Wednesday, 1 June 2022: 15:10
West Meeting Room 107/108 (Vancouver Convention Center)
Reversible electrochemical triggering of the random coil to α-helix conformational transition of polylysine, and secondary folding of reflectin A1, was accomplished at a Pt electrode at potentials < |1| V vs. Ag/AgCl. Direct electroreduction of the N-terminus vs. ε-amino groups in lysine (Lys) sidechains, imidazolium groups of histidine-containing reflectin A1, as well as hydronium reduction and electrolysis, could be easily distinguished and deconvolved using differential pulse voltammetry. Electrochemistry was coupled with in situ UV absorbance, circular dichroism, and dynamic light scattering to dynamically follow the evolution of secondary folding and assembly of polylysine and reflectin at different potentials. Isotope experiments in H2O vs. D2O unequivocally confirm that direct electroreduction of ε-NH3+/ND3+ groups in Lys sidechains, rather than electrochemically generated pH gradient-induced deprotonation, leads to subsequent α-helix formation in polylysine. The site-selective electrochemistry and optical methodologies to be presented herein can be generalized and extended to interrogate other protonation-sensitive biomolecular systems, and potentially provide access to early intermediates and control over the dynamic structural evolution of peptides and proteins.
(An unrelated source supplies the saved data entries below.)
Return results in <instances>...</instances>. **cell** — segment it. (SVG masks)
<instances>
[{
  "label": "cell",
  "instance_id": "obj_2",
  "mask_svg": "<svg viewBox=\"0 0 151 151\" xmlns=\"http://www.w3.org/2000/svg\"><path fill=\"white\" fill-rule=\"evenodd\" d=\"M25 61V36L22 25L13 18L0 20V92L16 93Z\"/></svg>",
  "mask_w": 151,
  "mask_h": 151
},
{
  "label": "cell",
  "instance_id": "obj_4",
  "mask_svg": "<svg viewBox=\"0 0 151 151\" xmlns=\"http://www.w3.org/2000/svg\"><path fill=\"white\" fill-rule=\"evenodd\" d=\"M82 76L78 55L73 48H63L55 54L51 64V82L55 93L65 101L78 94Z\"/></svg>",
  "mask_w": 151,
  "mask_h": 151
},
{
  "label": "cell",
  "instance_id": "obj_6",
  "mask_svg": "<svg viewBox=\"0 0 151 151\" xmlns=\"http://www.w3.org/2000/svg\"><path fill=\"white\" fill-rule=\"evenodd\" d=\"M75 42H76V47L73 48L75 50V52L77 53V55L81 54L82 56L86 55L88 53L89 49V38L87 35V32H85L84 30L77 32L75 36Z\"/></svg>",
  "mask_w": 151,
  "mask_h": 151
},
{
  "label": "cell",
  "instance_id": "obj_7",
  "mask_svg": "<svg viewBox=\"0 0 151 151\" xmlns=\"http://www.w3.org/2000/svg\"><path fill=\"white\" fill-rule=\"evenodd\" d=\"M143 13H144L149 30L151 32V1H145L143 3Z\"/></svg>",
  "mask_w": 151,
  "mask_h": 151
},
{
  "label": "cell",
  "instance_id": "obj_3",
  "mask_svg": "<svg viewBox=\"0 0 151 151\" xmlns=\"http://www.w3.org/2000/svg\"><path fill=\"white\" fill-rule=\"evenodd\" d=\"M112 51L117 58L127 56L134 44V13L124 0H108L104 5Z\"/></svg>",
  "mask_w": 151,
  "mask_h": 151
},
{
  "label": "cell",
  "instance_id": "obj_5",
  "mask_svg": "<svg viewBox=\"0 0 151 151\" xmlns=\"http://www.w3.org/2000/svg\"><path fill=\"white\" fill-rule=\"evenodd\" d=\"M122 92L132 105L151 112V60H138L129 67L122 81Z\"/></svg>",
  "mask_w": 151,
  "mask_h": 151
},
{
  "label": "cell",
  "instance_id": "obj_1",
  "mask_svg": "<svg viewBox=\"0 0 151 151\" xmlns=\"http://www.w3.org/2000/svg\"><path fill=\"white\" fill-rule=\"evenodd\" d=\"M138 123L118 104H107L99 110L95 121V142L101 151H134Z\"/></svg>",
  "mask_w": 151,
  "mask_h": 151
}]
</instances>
[1] E. Masquelier, S.P. Liang, L. Sepunaru, D. E. Morse, M. J. Gordon, "Reversible Electrochemical Triggering and Optical Interrogation of Polylysine α-helix formation " Bioelectrochemistry vol. 144, p. 108007, 04/2020 2022, doi: 10.1016/j.bioelechem.2021.108007
[2] S. P. Liang, R. Levenson, B. Malady, M. J. Gordon, D. E. Morse, and L. Sepunaru, "Electrochemistry as a surrogate for protein phosphorylation: voltage-controlled assembly of reflectin A1," J R Soc Interface, vol. 17, no. 173, Dec 23 2020, doi: 10.1098/rsif.2020.0774.